La cathédrale de l'Ascension joue un rôle clé dans l'ensemble du monastère. Cette imposante construction domine le panorama général et impressionne particulièrement lorsqu'on la regarde de l'autre côté de la rivière. Le premier temple en bois de l'Ascension a été érigé ici peu après 1690. En 1757 et 1764, il a été remplacé par un édifice en pierre, qui a rapidement commencé à s'enfoncer et à se détériorer en raison du sol instable. C'est pourquoi, en 1796 et 1801, une nouvelle cathédrale a été construite, qui a acquis son apparence actuelle en 1825 après l'ajout d'une vaste salle à manger avec des chapelles et un portique du côté ouest. La cathédrale de l'Ascension, monument du classicisme mûr, est réalisée à un niveau professionnel élevé, probablement selon le projet d'un architecte de la capitale. Récemment, I. B. Medvedev a établi que cet architecte était V. M. Kazakov, fils du célèbre M. F. Kazakov.

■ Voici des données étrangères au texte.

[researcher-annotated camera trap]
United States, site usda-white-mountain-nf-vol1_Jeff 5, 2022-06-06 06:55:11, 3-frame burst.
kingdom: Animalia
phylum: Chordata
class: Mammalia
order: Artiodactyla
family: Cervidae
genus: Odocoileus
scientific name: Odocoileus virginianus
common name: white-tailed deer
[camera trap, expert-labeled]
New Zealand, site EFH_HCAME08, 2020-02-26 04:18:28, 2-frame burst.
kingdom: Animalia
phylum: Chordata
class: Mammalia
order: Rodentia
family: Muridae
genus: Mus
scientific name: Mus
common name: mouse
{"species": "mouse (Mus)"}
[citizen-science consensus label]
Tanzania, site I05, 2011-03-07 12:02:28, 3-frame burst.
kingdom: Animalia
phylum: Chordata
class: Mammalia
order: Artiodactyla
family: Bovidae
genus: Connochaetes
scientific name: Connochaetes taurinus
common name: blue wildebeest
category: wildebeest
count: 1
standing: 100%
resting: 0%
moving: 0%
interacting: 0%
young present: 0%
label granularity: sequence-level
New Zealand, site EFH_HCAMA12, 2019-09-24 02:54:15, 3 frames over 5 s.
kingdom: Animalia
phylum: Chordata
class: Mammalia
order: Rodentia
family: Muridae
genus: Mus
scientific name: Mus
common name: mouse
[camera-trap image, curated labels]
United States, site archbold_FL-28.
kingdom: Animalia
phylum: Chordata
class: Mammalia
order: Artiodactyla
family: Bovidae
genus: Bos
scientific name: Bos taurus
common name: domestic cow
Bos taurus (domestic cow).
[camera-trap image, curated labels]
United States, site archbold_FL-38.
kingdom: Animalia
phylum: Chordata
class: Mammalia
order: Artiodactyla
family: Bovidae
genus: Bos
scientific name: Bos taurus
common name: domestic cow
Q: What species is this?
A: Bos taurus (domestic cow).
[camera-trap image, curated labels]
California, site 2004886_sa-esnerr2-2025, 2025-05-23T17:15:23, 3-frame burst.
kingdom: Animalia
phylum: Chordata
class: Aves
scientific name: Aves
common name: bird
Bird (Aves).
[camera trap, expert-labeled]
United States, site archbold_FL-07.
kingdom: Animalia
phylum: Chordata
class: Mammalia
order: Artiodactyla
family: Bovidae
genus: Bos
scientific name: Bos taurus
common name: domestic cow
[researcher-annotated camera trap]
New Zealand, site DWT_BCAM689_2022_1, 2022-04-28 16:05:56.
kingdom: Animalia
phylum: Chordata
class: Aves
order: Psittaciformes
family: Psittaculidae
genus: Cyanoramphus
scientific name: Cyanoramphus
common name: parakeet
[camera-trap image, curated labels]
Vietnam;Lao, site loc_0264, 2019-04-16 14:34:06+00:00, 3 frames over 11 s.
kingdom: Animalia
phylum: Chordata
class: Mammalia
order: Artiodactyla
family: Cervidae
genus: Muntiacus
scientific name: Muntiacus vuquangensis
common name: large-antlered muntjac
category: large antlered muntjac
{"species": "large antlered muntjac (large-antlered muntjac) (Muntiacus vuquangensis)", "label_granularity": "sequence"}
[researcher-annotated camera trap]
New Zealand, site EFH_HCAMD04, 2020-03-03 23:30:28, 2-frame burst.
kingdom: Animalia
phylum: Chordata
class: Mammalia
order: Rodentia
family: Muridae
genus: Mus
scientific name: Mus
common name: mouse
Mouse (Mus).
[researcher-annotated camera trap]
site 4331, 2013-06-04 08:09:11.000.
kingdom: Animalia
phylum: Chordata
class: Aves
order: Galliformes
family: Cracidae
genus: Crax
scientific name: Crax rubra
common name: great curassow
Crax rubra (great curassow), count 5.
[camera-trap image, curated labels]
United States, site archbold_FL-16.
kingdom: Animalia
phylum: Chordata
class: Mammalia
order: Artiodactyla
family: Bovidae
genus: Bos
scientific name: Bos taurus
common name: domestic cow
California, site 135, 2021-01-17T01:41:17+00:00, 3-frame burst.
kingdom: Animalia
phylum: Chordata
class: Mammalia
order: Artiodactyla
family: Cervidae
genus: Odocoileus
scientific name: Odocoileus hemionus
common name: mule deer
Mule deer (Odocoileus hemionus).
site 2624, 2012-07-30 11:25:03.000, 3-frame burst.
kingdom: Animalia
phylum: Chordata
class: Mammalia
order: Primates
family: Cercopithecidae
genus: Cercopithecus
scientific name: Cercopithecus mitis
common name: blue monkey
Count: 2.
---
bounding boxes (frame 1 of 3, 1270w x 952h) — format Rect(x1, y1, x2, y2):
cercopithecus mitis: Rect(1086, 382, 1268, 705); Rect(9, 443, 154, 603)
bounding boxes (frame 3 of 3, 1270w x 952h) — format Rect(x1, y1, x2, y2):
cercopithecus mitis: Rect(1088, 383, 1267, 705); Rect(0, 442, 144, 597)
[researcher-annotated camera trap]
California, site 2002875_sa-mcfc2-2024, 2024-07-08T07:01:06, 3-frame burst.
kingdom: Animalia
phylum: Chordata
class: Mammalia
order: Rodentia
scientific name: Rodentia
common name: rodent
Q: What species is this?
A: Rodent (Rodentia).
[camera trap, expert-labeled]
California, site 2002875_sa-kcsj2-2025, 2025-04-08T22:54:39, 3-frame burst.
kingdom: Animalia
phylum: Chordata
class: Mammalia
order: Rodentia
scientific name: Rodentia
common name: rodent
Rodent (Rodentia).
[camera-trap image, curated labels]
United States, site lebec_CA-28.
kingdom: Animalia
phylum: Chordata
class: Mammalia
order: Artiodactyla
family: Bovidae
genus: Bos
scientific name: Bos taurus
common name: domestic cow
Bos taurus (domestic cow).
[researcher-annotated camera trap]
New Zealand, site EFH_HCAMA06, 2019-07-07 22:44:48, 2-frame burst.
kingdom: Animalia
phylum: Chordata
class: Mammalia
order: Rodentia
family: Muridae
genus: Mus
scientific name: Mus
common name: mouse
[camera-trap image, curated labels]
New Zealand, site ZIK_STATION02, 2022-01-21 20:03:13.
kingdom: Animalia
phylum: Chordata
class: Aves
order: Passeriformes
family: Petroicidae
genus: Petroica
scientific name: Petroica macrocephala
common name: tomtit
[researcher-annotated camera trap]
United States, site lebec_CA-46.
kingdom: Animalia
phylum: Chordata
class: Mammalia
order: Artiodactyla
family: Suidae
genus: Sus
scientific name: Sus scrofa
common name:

Le bâtiment se distingue par sa solennité et sa stricte majesté. L'élément principal du temple, avec sa construction centrée et son interprétation caractéristique des formes, propre à la fin du XVIIIe et au début du XIXe siècle, impressionne particulièrement. Son grand tambour à deux niveaux repose sur un sous-sol peu élevé et présente à l'est un grand renflement semi-circulaire de l'abside. La masse et la monolithisme de la cathédrale sont soulignés par une décoration modeste. De beaux portiques à quatre colonnes de l'ordre corinthien avec des frontons raides ornent les façades nord et sud. La finition du bâtiment est particulièrement expressive : un grand tambour cylindrique avec un dôme, surmonté d'un petit tambour et d'une coupole en forme de vase, s'élève au-dessus du centre du temple, entouré de quatre tambours similaires avec des coupoles aux angles. Tous les tambours sont ornés de rustication, contrastant avec les murs lisses du temple, animés par des sandricks triangulaires au-dessus des grandes fenêtres inférieures.
À la première moitié du XIXe siècle, on date également les portes d'entrée du monastère, situées en face du petit pont sur la rivière, près des cellules du supérieur. Leur arc à un seul passage avec un léger attique en gradins est décoré de pilastres jumelés. À droite des portes, sur une petite colline surplombant la rivière, se trouve un bâtiment de plain-pied avec un mezzanine. C'était l'ancienne auberge pour les pèlerins avec des cellules pour le personnel, où, à une époque, se trouvait l'école paroissiale. Construite dans le troisième quart du XIXe siècle, l'auberge a conservé des formes néoclassiques tardives, un portique avec huit pilastres et un fronton triangulaire décorant la partie centrale, ainsi que des encadrements de fenêtres modestes. Malgré la sécheresse et la rigidité des formes, surtout dans les détails, le bâtiment complète avec succès l'ensemble général du monastère.